As an additive, an organic or inorganic ammonium salt is preferably used and more preferably a salt selected from the formates, acetates and phosphates of ammonium, the mixed salts of these compounds or the mixtures of these components, it being possible for the salt to be in particular the salt of an acid present in the liquid-crystalline solution, for example (NH₄)₂HPO₄, (NH₄)₃PO₄, NaNH₄HPO₄, CH₃COONH₄ and HCOONH₄.

The coagulant according to the invention preferably satisfies the following relationship:

Kf/Kd > 0.65.

and even more preferably the following relationship:

Kf/Kd > 0.75.

It is found that the increase in the Kf/Kd ratio by adding a suitable additive to water is essentially achieved by reducing the coefficient Kd (Kd for water is generally in the range of 55 to 65 µm/s1/2). In other words, the invention consists in bringing the diffusion front and the precipitation front closer together by means of a suitable additive, essentially by reducing the diffusion rate of water in the respective liquid crystalline solution.

The strong swelling capacity of water with respect to cellulose is known. It is assumed that the invention causes the cellulose material to precipitate when it passes through the coagulation bath in a solution mass that is significantly less swollen than in the case of coagulation carried out with water alone; this is ultimately particularly beneficial for the mechanical properties of the fibers produced.

The coagulant of the present invention preferably satisfies the relationship Kf>20 and more preferably the relationship Kf>30.

The coagulant according to the invention is preferably used in liquid-crystalline solutions based on cellulose or cellulose formate dissolved in at least one phosphoric acid, as described for example in the above-mentioned applications WO85/05115 and WO96/09356: diammonium orthophosphate (NH₄)₂HPO₄ is then advantageously used.

The concentration of the additive in the coagulant (referred to as CZ) can vary widely depending on the specific conditions in carrying out the invention, for example in the range of 2 to 25% (% of the total weight of the coagulant) and more.

Regarding the temperature of the coagulant (hereinafter referred to as TK), it has been found that low temperatures, in particular temperatures around 0°C, can in some cases cause certain filaments to stick together during their formation ("married filaments"). This disrupts the spinning process and is generally detrimental to the quality of the fiber produced; the coagulant according to the invention is therefore preferably used at a temperature TK above 10°C and even more preferably in the region of ambient temperature (20°C) or above. It has been found that the addition of a surfactant, for example isopropanol or phosphate-based soaps, represents another solution to avoid or at least limit the difficulties outlined above.
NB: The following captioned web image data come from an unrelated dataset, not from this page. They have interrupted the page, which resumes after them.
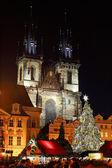 Weihnachtliche Stimmung in der Nacht Altstädter Ring, Prag, Tschechische Republik — Stockfoto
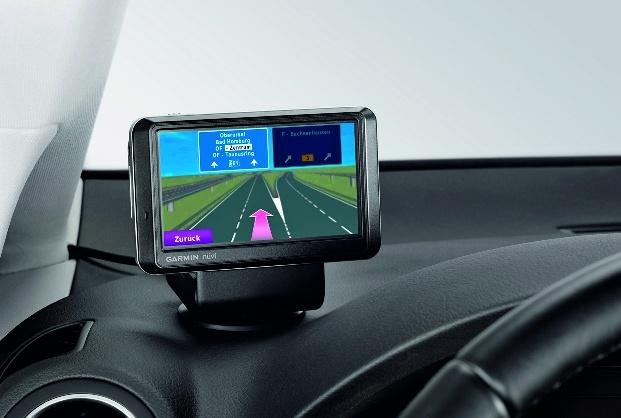 """Volkswagen Zubehör bietet mobile Navigationslösung """"Click and Ride"""""""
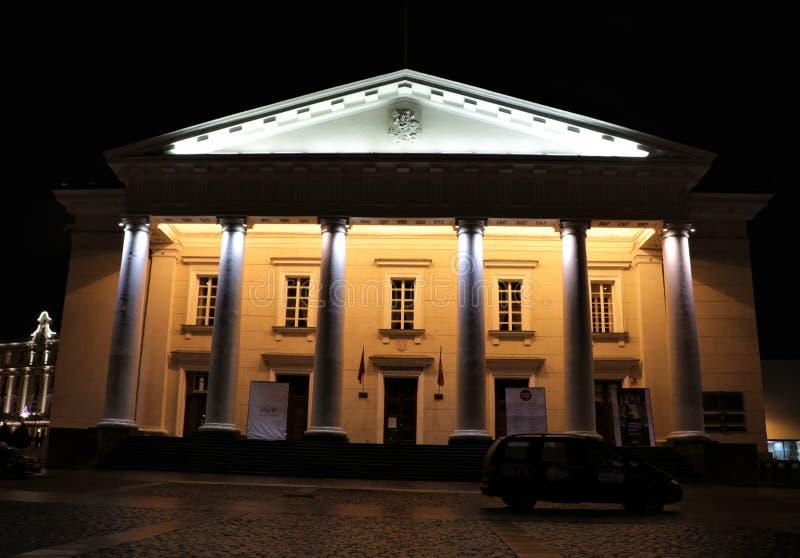 Vilnius urząd miasta przy nocą Lithuania zdjęcie stock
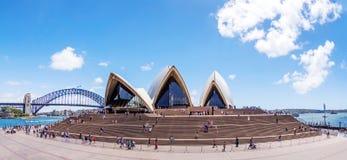 Sydney Opera House-Front stockbilder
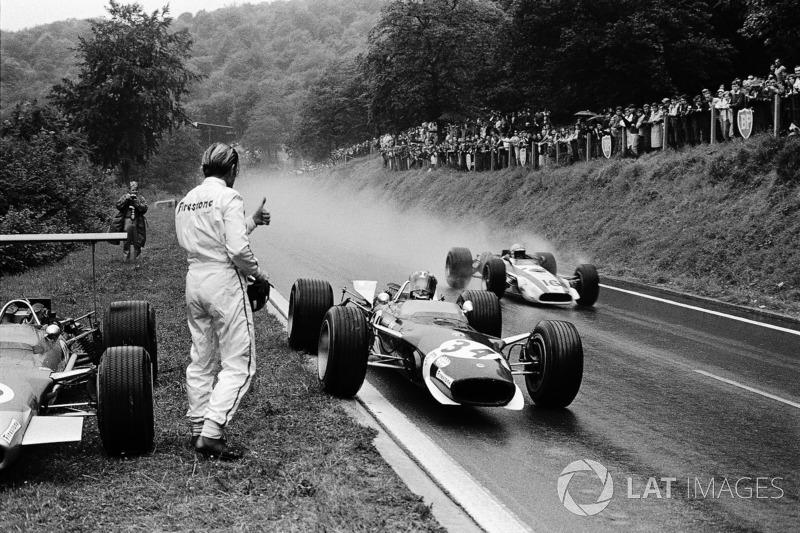 1968年フランスGP:リタイアしたグラハム・ヒルから、ドライ用のバイザーを受け取るジョー・シフェール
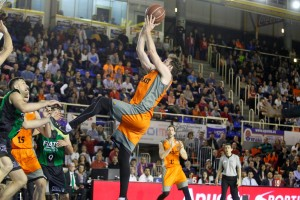 (Foto: Emilio Cobos / Baloncesto Fuenlabrada) Urtasun contra todos
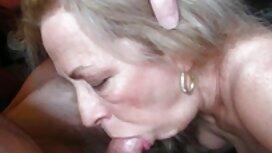 Ragazza in camicia bianca cavalca donne mature vogliose di sesso grande sulla sua gallina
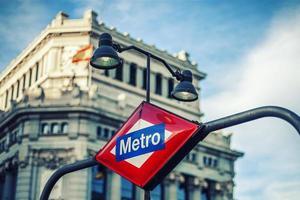 Signe de la station de métro à Madrid photo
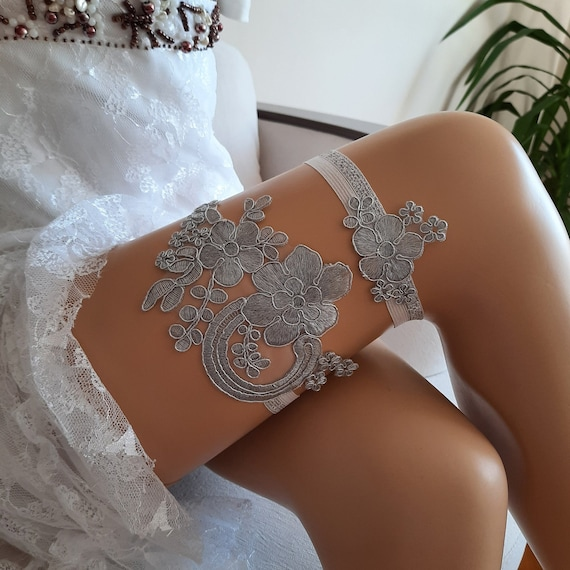 Silver garter set, wedding garter,garter for wedding, garter set, prom garter, toss garter, modern garter, bridetobe, lace garter, garter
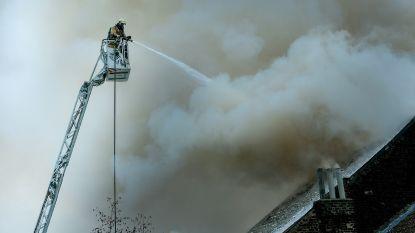 Brand veroorzaakt grote rookpluim in Schaarbeek naast Brussel-Noord
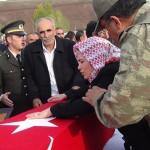 Bingöllü şehit Yunus Yılmaz, Kürtçe ağıtlarla uğurlandı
According to the process of the invention, the content of the spinning solvent introduced into the coagulant through the solution is preferably kept below 10% and more preferably below 5% (% of the total weight of the coagulant).

The total depth of the coagulant that the filaments travel during formation in the coagulation bath and is measured from entry into the bath to entry into the spinning tube can vary widely (for example, from a few millimetres to a few centimetres). However, it has been found that too shallow a depth of the coagulant can also cause the formation of "married filaments": the depth of the coagulant is therefore preferably chosen to be over 20 mm.

The coagulation test allows the expert to find the coagulant that is most suitable for a given liquid crystalline solution; he can also determine the parameters such as the concentration of the additive, the temperature or the depth of the coagulant in the light of the following description to the specific conditions of implementation of the invention.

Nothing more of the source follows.